Ob man es glauben will oder nicht
Wenn man über die unsichtbare Welt spricht, teilt sich das Publikum oft in zwei Gruppen.
Glauben Sie daran? Oder nicht? Ist es wahr? Oder nur Einbildung? Natürlich sind diese Fragen wichtig. Aber wenn man gleich mit diesen Fragen beginnt, ist das manchmal etwas zu voreilig. Man hat einen seltsamen Traum gehabt. Während der Meditation hatte man ein ungewohntes Gefühl. Auf einer Reise wurde das Herz aus unerklärlichen Gründen bewegt. Wenn solche Dinge passieren, muss man nicht sofort eine Schlussfolgerung ziehen. Bei Wayanata legen wir großen Wert auf die Einstellung des "Festhaltens".
Unbekannt lassen und notieren
"Festhalten" bedeutet nicht, Antworten zu schreiben. Es bedeutet, das Unbekannte als unbekannt festzuhalten. Was bedeutet dieser Traum? Ist dieses Gefühl richtig? Ist dies eine spirituelle Erfahrung? Bevor man solche Urteile fällt, sollte man die Dinge zunächst einmal festhalten. Wo war es? Welche körperlichen Empfindungen gab es? Wie fühlte man sich und wie hat sich das danach verändert? Man sollte zuerst die Konturen festlegen, bevor man versucht, den Sinn zu verstehen. Alleine dadurch entsteht etwas, das man später noch einmal nachlesen kann.
Notizen verändern sich mit der Zeit
An dem Tag, an dem man etwas notiert, versteht man oft keinen Sinn darin. Eher sind es die Dinge, die man nicht versteht. Aber wenn man ein halbes Jahr später darauf zurückkommt, sieht man vielleicht etwas anders. Es ähnelt einem anderen Artikel. Im selben Traum taucht derselbe Ort auf. Das, was man auf einer Reise gefühlt hat, und das Gefühl während der Meditation scheinen irgendwie zusammenzuhängen. Was vorher wie ein Punkt erschien, erscheint später als Linie. Notizen haben diese Art von verspäteter Faszination. Deshalb muss man nicht sofort einen Sinn festlegen. Das, was man heute nicht versteht, könnte für die zukünftige Version von sich selbst eine Hilfe sein.

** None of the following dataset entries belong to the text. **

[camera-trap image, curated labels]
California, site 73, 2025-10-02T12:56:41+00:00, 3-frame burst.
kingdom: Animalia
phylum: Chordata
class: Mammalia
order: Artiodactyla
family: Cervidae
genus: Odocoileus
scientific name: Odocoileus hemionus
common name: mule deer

Notieren, um nicht zu glauben
Das Notieren dient nicht nur dazu, etwas zu glauben. Es hilft auch, nicht zu sehr daran zu glauben. Wenn man in einem Moment "das ist auf jeden Fall so" denkt und das festhält, kann man es später noch einmal überprüfen. Vielleicht hat man etwas übertrieben interpretiert. Umgekehrt könnte man etwas damals als unwichtig abgetan haben, obwohl ähnliche Dinge immer wieder passieren. In beiden Fällen ermöglicht die Notiz einen Abstand. Vor allem bei Geschichten aus der unsichtbaren Welt ist es wichtig, Distanz zu wahren. Wenn man sich zu sehr darauf einlässt, scheint alles eine Bedeutung zu haben. Wenn man sich zu weit entfernt, bleibt nichts übrig.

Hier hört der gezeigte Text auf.